| EXERCISE AIM |
Every line of the material below should be output exactly as written, with the images skipped.

| EXTRACTED RECORDS |
- - -

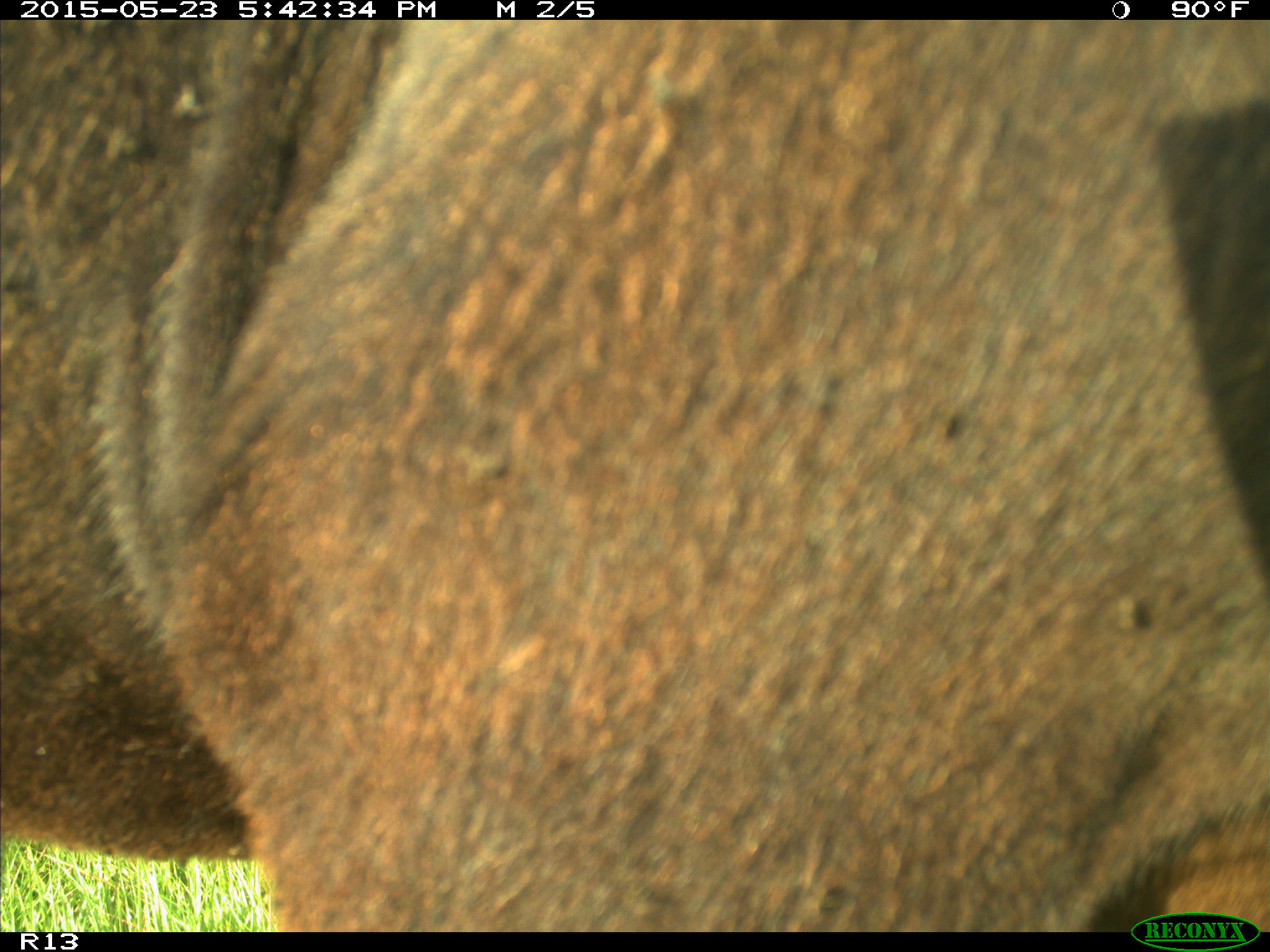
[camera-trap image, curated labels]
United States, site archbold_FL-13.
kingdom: Animalia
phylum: Chordata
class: Mammalia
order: Artiodactyla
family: Bovidae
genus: Bos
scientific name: Bos taurus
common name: domestic cow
Bos taurus (domestic cow).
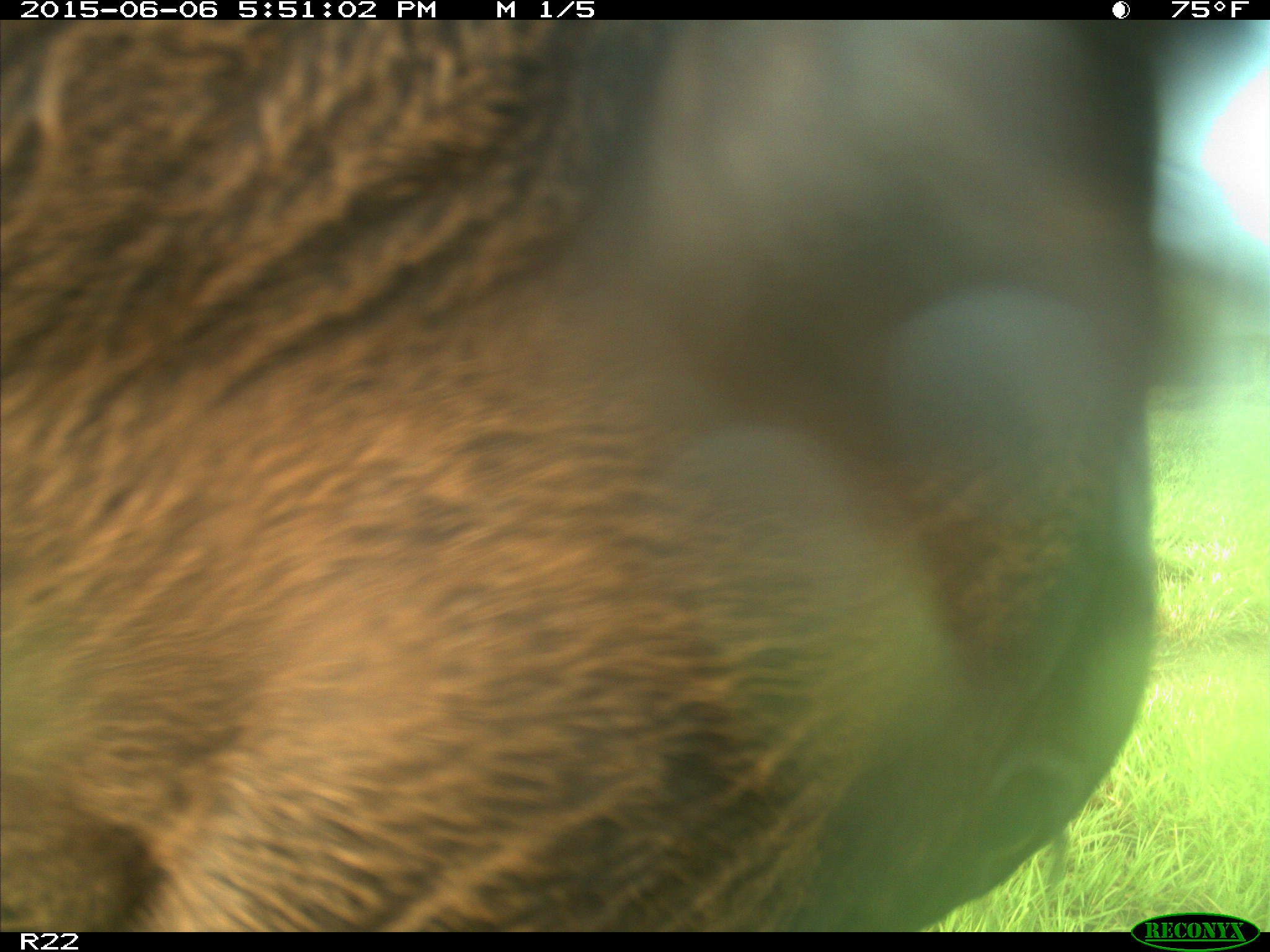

- - -

| EXPECTED ANSWER |
[camera-trap image, curated labels]
United States, site archbold_FL-13.
kingdom: Animalia
phylum: Chordata
class: Mammalia
order: Artiodactyla
family: Bovidae
genus: Bos
scientific name: Bos taurus
common name: domestic cow
Bos taurus (domestic cow).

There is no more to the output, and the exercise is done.